What needs to be done: Could you please return each line of the data that has the word "measured"?

Saved data entries:

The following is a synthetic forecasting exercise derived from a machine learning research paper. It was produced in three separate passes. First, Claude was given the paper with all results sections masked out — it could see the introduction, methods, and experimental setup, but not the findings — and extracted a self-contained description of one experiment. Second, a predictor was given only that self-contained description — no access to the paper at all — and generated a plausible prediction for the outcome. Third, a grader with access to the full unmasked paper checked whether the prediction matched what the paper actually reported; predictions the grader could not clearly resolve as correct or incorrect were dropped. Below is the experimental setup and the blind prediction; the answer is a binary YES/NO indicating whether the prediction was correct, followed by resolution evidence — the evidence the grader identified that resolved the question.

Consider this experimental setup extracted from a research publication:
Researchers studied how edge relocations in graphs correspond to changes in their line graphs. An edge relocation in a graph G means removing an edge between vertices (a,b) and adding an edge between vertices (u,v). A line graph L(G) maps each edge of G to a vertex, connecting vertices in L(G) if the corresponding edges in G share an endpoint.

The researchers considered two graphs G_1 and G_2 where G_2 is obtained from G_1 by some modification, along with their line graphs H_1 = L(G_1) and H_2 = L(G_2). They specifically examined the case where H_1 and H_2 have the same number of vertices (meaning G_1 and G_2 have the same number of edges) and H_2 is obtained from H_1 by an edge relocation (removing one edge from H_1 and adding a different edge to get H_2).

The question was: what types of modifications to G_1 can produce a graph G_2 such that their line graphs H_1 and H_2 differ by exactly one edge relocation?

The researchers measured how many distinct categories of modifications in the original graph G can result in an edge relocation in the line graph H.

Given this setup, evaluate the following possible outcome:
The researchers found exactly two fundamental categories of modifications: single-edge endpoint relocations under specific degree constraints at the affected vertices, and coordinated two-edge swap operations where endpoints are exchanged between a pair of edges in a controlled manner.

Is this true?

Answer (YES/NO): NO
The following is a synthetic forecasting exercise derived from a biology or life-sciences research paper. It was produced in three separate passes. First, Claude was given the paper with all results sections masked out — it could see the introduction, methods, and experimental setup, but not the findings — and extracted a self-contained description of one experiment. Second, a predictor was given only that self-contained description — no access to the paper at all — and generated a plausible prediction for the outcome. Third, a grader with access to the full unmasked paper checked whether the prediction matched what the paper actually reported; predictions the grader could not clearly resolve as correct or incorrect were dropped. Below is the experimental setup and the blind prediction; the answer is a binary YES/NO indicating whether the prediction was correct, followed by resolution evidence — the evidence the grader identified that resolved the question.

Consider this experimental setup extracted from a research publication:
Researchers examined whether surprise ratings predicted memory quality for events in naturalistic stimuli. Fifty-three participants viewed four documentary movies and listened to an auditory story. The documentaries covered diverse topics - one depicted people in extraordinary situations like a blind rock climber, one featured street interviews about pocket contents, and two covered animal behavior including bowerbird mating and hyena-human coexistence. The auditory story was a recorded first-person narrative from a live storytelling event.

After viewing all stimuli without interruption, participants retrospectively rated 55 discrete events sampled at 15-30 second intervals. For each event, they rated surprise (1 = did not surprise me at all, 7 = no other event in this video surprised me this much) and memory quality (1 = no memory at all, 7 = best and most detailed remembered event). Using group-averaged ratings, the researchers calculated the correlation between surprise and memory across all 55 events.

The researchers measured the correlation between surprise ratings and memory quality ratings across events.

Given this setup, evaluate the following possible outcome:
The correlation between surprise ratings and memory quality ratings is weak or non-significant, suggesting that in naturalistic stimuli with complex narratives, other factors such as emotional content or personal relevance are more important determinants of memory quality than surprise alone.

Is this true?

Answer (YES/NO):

Your solution:
The researchers measured how many distinct categories of modifications in the original graph G can result in an edge relocation in the line graph H.
The researchers measured the correlation between surprise ratings and memory quality ratings across events.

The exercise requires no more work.